I build tools to analyze source code. Such tools have to read the source code files correctly, especially as regards character encodings. For example, "What is the precise string of bytes in a string literal?" (both PHP literals, and HTML text).
My perhaps erroneous understanding is that PHP source files are 8-bit character only (that is, the PHP engine reads them that way [right]?, since they are only supposed to contain 8 bit characters). But, eight bit characters in which encoding? (I presume intended to match ISO-8859-1 (-x?) [can somebody quote chapter and verse?]. That is, an umlaut is intended to be an umlaut, right? Following this, one can write PHP scripts with HTML and strings for most European nations/character sets straightforwardly.
But it is clear this is problematic with Unicode. As far as I can tell, most PHP applications deal with Unicode essentially by having strings containing UTF-8 byte sequences which can be inserted in 8-bit PHP strings. Following this, one can generate scripts whose HTML contains Unicode UTF-8 sequences, if you tell your server you are generating UTF-8 text.
For the above situations, one can read the PHP file as 8-bit character text, and this seems to me to match the language.
What puzzles me are PHP source files encoded as UTF-8 (the Joomla package has ~1800 source files, of which some 10 are UTF-8 and the rest are not). Any (non-ASCII) European characters that show correctly in a UTF-8 rendering are actually encoded as multibyte sequences. I suppose such pages served as UTF-8 will have the HTML rendered correctly. But any string comparisons for European characters or other Unicode characters that apparently render correctly in a text editor simply won't work.

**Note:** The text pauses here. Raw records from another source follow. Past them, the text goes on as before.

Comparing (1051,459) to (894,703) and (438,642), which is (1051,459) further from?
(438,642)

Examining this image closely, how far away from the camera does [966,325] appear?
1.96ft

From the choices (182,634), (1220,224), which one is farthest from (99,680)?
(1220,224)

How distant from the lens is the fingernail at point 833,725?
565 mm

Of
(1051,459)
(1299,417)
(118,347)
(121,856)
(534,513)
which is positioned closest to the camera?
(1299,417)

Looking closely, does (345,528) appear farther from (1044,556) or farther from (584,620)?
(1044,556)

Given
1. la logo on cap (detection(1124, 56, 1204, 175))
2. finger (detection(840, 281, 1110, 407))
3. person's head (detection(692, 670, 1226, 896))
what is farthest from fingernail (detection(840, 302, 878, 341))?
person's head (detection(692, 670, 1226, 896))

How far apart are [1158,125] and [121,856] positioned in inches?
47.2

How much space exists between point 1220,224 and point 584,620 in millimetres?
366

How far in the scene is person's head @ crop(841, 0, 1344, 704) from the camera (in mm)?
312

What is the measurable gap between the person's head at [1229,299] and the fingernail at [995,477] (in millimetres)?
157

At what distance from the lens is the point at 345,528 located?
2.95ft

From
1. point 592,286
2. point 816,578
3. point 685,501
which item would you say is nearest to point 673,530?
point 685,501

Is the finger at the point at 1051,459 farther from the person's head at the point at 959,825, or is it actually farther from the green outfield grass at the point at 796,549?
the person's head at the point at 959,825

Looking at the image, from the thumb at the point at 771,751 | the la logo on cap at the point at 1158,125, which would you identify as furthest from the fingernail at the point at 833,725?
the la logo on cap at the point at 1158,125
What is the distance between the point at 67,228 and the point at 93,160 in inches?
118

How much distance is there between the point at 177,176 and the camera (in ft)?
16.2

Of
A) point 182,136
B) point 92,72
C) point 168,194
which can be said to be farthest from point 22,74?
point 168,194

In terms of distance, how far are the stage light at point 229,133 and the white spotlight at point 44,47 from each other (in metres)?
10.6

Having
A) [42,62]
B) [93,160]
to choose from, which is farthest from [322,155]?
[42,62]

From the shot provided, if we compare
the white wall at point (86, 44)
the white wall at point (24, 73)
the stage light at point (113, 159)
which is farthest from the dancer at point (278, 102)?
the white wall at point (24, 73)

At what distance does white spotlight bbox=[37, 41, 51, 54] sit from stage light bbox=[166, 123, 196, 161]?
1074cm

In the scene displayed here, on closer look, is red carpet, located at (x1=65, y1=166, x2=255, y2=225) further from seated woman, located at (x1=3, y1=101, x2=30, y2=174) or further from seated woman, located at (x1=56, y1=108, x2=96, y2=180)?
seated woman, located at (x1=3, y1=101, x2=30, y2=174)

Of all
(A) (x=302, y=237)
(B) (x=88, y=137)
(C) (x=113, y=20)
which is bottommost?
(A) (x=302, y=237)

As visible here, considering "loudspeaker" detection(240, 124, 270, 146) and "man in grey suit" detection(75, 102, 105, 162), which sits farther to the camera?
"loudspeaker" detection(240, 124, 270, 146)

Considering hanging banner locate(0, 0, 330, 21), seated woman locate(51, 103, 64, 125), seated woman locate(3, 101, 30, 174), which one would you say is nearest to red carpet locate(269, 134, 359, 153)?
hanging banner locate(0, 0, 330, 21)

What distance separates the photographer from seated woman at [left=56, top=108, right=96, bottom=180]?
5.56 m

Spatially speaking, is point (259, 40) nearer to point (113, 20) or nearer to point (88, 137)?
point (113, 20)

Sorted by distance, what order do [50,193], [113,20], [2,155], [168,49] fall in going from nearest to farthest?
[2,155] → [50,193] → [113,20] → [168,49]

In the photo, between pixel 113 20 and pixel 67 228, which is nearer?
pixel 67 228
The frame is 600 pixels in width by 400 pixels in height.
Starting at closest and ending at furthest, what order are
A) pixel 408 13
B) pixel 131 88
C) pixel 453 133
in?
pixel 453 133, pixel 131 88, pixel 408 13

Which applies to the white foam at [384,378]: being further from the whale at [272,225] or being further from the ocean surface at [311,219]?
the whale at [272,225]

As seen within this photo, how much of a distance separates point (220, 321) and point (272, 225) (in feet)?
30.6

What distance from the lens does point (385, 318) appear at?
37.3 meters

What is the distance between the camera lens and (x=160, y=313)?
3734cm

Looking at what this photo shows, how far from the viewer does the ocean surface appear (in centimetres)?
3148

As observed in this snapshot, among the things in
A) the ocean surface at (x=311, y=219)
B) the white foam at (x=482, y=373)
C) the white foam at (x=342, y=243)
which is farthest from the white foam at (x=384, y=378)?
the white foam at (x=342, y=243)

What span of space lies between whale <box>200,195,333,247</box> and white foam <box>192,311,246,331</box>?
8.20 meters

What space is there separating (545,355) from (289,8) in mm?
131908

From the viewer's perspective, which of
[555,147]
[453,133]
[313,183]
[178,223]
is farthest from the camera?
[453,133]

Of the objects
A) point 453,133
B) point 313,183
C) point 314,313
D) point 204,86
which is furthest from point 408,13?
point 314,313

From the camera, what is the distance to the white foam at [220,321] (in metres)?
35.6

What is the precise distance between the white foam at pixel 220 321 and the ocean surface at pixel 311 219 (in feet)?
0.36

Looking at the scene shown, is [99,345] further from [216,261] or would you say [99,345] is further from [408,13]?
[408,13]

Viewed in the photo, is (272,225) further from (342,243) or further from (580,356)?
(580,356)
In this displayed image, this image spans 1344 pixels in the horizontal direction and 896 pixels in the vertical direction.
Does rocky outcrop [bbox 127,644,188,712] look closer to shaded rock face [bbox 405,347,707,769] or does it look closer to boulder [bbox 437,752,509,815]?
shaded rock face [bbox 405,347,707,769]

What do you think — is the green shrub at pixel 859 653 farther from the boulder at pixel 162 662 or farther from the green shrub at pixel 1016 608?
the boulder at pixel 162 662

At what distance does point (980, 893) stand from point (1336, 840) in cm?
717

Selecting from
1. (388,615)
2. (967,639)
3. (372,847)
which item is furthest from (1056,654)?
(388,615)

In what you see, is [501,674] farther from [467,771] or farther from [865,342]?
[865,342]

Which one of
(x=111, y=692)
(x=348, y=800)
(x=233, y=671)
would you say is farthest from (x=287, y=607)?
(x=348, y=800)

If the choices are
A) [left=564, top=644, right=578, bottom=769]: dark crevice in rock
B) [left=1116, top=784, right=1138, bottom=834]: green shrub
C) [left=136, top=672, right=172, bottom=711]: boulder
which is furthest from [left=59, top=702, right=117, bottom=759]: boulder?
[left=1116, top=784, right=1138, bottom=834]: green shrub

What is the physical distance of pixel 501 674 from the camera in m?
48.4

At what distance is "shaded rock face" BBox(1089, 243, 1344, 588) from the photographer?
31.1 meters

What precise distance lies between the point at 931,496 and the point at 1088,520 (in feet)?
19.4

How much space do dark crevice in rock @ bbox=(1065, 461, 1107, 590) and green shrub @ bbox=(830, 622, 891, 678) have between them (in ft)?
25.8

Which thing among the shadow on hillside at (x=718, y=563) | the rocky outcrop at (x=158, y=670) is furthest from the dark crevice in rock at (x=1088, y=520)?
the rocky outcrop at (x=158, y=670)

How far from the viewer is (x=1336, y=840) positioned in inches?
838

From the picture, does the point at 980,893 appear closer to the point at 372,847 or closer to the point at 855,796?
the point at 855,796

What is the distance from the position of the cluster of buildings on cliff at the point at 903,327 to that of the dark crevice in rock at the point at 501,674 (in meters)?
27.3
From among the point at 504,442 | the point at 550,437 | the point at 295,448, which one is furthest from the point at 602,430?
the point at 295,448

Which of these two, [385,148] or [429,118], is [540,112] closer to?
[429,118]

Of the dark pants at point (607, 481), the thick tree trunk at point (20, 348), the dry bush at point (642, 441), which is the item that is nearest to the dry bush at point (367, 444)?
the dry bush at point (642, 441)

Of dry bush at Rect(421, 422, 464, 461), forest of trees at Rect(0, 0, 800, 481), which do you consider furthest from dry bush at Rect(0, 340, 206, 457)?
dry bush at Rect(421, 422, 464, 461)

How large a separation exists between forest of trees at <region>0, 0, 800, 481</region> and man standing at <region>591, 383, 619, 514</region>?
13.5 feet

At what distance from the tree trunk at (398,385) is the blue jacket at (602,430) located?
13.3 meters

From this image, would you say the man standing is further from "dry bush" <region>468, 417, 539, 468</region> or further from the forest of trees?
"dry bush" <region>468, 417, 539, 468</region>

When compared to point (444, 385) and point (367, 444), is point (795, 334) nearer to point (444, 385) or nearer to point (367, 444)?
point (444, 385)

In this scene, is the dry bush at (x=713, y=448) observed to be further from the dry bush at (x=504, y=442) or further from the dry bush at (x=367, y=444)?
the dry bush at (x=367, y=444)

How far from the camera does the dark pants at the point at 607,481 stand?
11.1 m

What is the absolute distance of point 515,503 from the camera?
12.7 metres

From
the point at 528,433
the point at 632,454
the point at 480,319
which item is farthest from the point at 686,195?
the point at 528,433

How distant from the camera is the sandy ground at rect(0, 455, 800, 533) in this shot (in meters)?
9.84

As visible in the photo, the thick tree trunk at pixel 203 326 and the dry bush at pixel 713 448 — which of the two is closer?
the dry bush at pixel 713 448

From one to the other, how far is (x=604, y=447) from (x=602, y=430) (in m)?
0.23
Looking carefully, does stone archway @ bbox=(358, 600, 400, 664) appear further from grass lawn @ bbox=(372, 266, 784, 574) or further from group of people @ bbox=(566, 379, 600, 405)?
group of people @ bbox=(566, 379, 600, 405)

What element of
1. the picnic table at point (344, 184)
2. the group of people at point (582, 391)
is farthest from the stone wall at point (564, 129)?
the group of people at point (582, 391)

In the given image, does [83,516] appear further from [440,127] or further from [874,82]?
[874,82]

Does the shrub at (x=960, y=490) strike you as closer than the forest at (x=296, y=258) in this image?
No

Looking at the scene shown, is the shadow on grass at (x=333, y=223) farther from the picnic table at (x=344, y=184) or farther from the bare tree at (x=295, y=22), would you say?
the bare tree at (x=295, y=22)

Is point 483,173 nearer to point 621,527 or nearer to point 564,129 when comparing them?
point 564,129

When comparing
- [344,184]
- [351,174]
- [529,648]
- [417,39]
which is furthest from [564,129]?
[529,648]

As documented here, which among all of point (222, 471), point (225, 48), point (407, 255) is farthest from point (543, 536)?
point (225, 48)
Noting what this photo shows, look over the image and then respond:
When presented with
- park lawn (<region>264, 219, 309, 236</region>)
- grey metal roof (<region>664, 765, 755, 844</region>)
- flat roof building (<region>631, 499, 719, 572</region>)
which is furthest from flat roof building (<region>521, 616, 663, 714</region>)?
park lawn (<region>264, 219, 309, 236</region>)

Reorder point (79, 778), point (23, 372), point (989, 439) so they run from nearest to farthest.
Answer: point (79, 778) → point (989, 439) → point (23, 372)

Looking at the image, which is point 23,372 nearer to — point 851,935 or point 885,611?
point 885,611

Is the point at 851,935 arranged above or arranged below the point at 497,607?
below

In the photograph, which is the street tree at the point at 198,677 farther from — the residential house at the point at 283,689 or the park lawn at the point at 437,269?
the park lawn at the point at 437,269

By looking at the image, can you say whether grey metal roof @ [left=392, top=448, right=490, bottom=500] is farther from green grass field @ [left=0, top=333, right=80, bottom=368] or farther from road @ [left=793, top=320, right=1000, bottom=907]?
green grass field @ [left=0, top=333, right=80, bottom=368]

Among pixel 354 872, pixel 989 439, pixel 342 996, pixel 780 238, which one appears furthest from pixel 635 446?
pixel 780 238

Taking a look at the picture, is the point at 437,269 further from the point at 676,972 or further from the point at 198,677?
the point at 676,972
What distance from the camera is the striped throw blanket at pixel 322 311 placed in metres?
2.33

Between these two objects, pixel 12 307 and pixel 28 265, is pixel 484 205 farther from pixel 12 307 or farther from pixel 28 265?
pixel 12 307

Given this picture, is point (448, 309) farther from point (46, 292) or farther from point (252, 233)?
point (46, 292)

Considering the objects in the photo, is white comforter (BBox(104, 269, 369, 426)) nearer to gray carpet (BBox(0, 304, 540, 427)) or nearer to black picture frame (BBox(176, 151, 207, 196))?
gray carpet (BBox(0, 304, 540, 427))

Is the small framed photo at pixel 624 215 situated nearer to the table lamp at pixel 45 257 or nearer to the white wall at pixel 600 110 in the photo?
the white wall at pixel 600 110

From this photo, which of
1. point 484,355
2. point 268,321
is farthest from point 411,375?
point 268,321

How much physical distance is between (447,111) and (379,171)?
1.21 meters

And string literals will not contain what they appear to contain. Do programmers use UTF-8 files because that's what editors offer? Are they doing this on purpose? Or is just an accident that doesn't matter for most work?
So, how should one read a PHP source file? (in particular, in what character encoding?) One possible answer is, always as ISO-8859-1 8 bit codes, regardless of the actual content or BOMs (I see a lot UTF-8 BOM-marked PHP files). Another answer is as UTF-8, if so marked.
[Our tools read and write arbitrary encodings. A "trivial" tool is read-file-in-one-character encoding, write identical code points in another encoding. Reading UTF-8 PHP files that way, gets us into trouble writing ISO8859-1 equivalent files, because many UTF-8 code points (e.g., the euro symbol) cannot be encoded in ISO8859-x.]
EDIT Aug 30: We now check PHP files to see if the have UTF-8 BOMs, or appear to have UTF-8 sequences that are all legal. In either of these cases, we read the file as UTF-8; otherwise we read it as ISO8859-1 by default. We now preserve the file encoding if we modify it. (Getting all this right is quite a lot of work). This seems to be a safe strategy, but that may be different than what PHP programmers are expecting.